**Passage shown**
--------------------------------------------------

# New to the Euro



## Melly (Jul 5, 2009)

Hi all,

I'm Paul from Dundee up in Bonnie Scotland 8)

I ordered my Ibis white 2.0 TFSI the other week and thought i'd join the forum to gather information and guidance from like minded folk.

Having only ever owned and driven Japanese cars (mostly honda, toyota and subaru) im not to clued up on the whole audi scene with regards to imporvements, modifications, faults and fixes. Im sure many hours will be spent on here finding all that out 

I opted for the magma (red?) leather interior with extended leather pack and also went for the 19" 7 arm twin spoke alloys. I'm told it will be ready for pick up in september so counting down the months now :lol:

I'm currently driving a 2006 Subaru Impreza Sti Type UK. Have it tuned to 350bhp-380 lbs/ft so i will miss the raw power when i get my new car but i feel it's a small price to pay for something a bit more grown up.

--------------------------------------------------

**Given data**
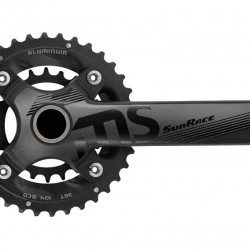 Sunrace FCMS66 22/36T x 175mm Chainset for 2×10 inc.BB-Black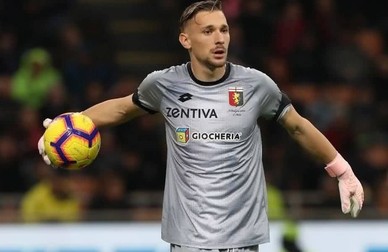 Ionuț Andrei Radu, într-un meci al echipei Genoa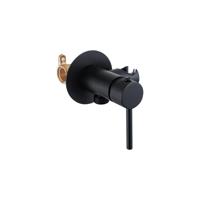 Fortifura Calvi Mengkraan Bidet - met handdouchehouder - mat zwart SW1236929 - thumbnail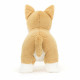 Peluche chien Corgi Huge - Betty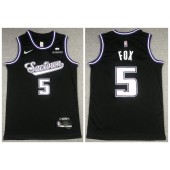Kings 5 De'Aaron Fox Black 2021-22 City Edition Nike Swingman Jersey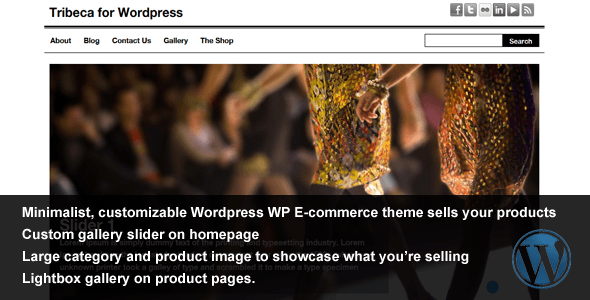 tribeca wordpress - wp e-commerce theme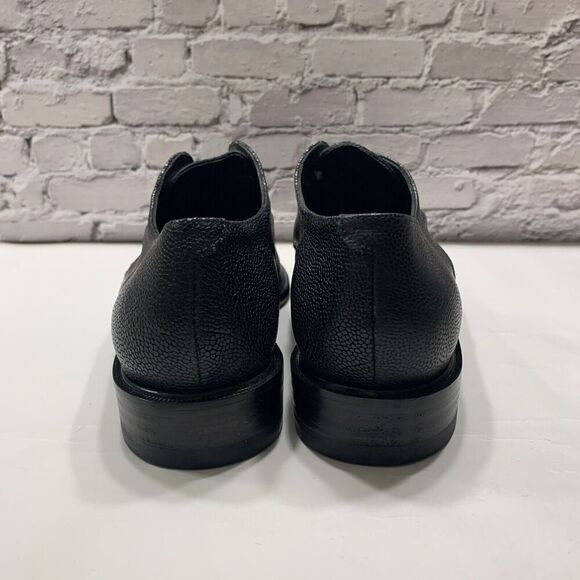 ROBERT CLERGERIE Women’s Black Slip on Leather Loafer Shoe 36.5 Made In France - Picture 10 of 16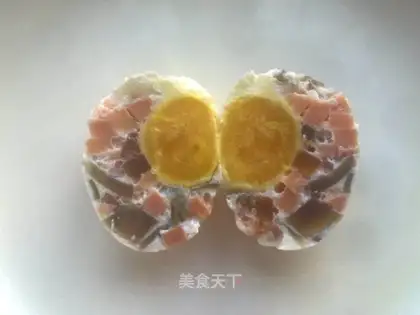 Variety of salted eggs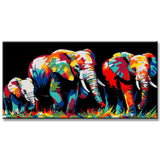 Paint by Numbers Elephant Family Modern Animal Art Painting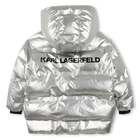 Steppjacke mit Kapuze KARL LAGERFELD KIDS 
                    M&Auml;DCHEN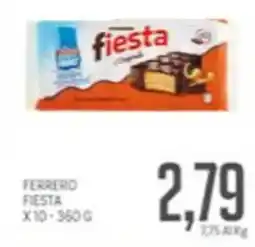Supermercati Piccolo Ferrero fiesta offerta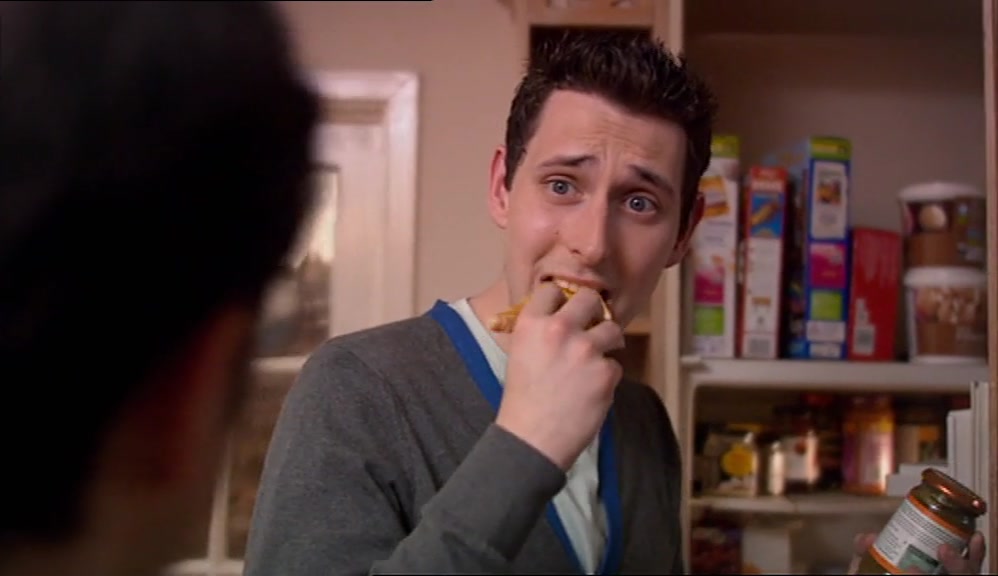 - PLEASE USE A PLATE. - ALL RIGHT, GAYS. 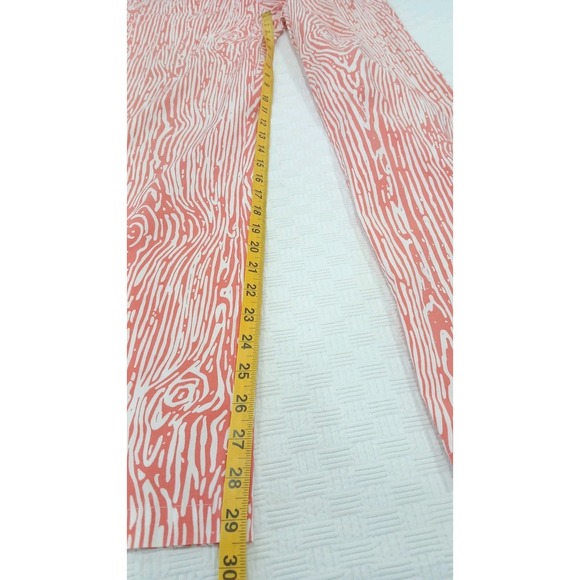 J McLaughlin Coral Wood Pattern Pants  |‎  Womens Size 6 - Picture 4 of 8
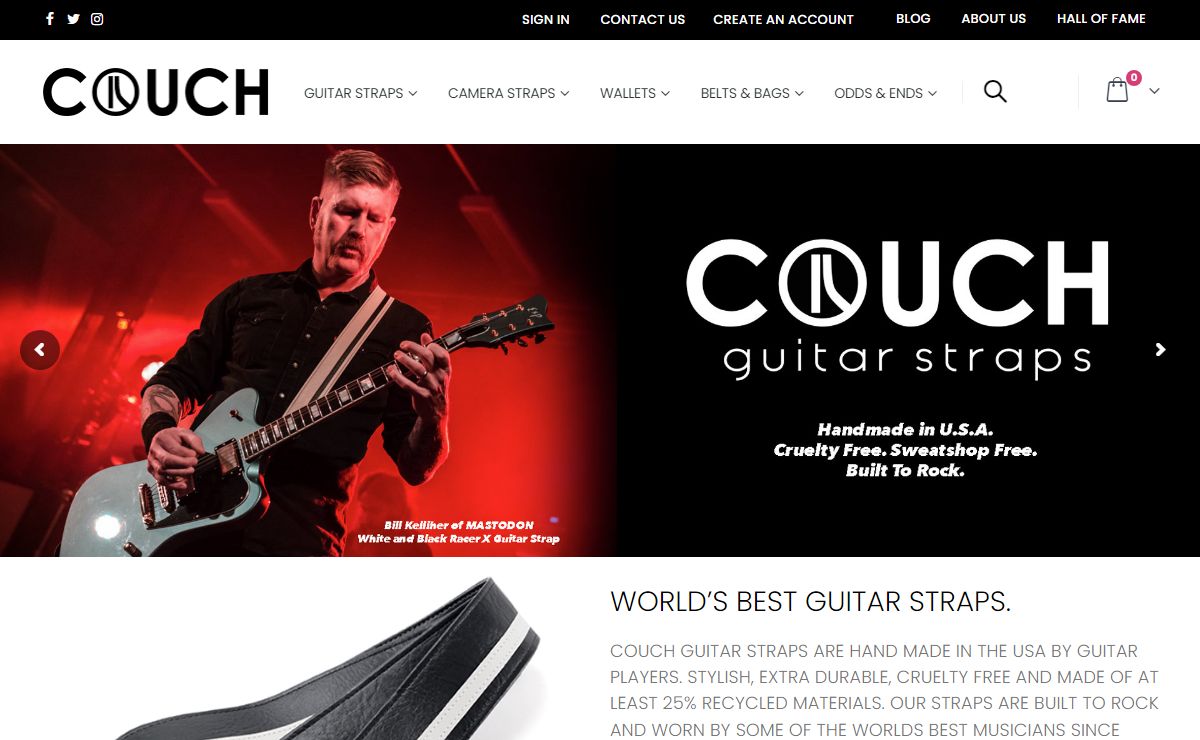 Couch Guitar Straps - Home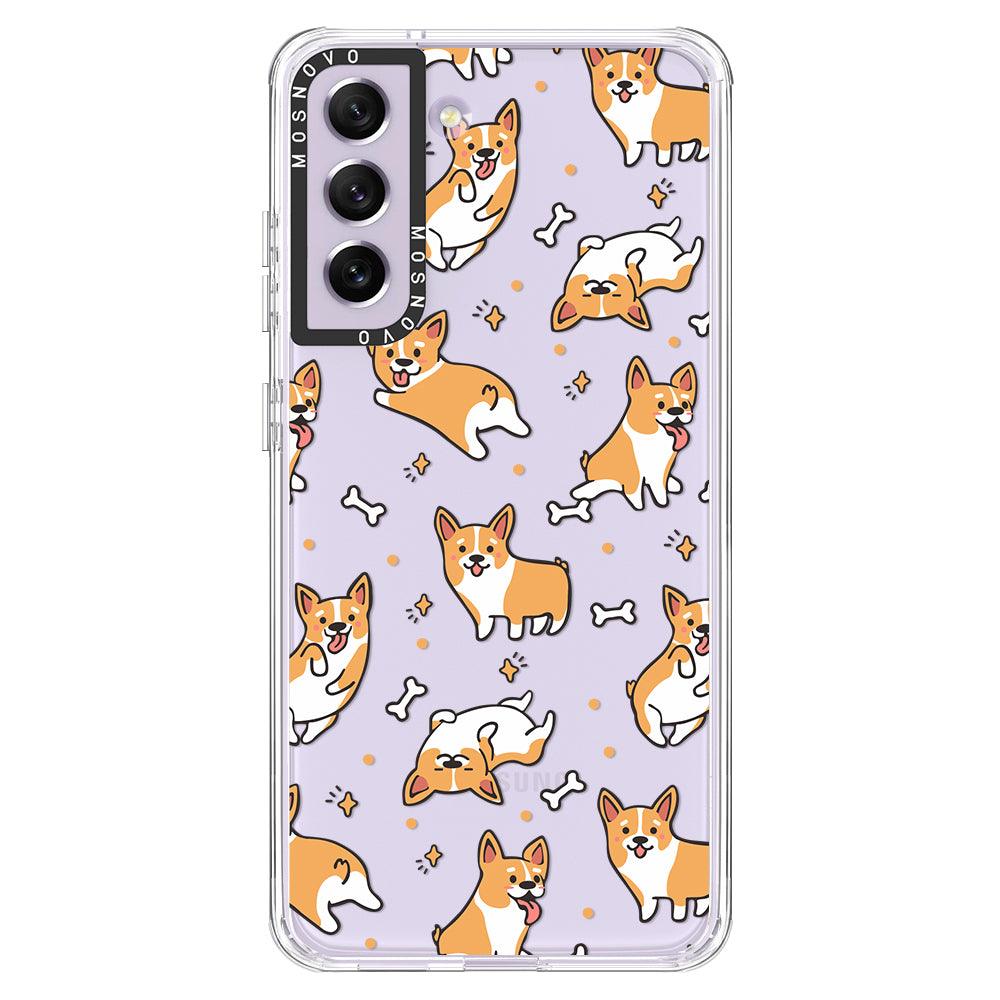 Cute Corgi Phone Case - Samsung Galaxy S21 FE Case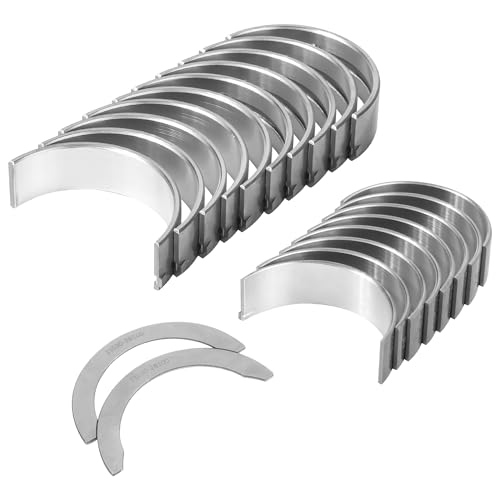 21020-2B100 STD Connecting Rod Bearings and Crankshaft Main Bearing Set, Fit for Hyundai Elantra for Kia Soul Accent Rio 1.6L Turbo 2013-2020, Replace 23060-2B701 2B100-2B701, 20Pcs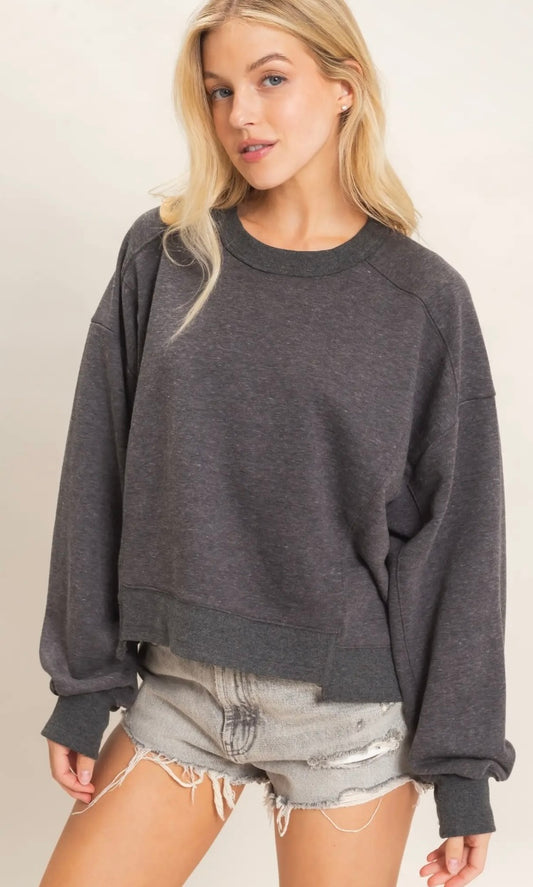 F26 H Ribbed Crewneck SS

--------------------------------------------------

**Required work**
1. In the forum post, what color is the ordered 2.0 TFSI?
2. List the makes of Japanese car that the forum post names as the ones the poster has mostly owned and driven.
3. Echo the forum post from "# New to the" to "like minded folk.".

**Expected results**
1. Ibis white

2. Honda, Toyota, Subaru

3.
# New to the Euro



## Melly (Jul 5, 2009)

Hi all,

I'm Paul from Dundee up in Bonnie Scotland 8)

I ordered my Ibis white 2.0 TFSI the other week and thought i'd join the forum to gather information and guidance from like minded folk.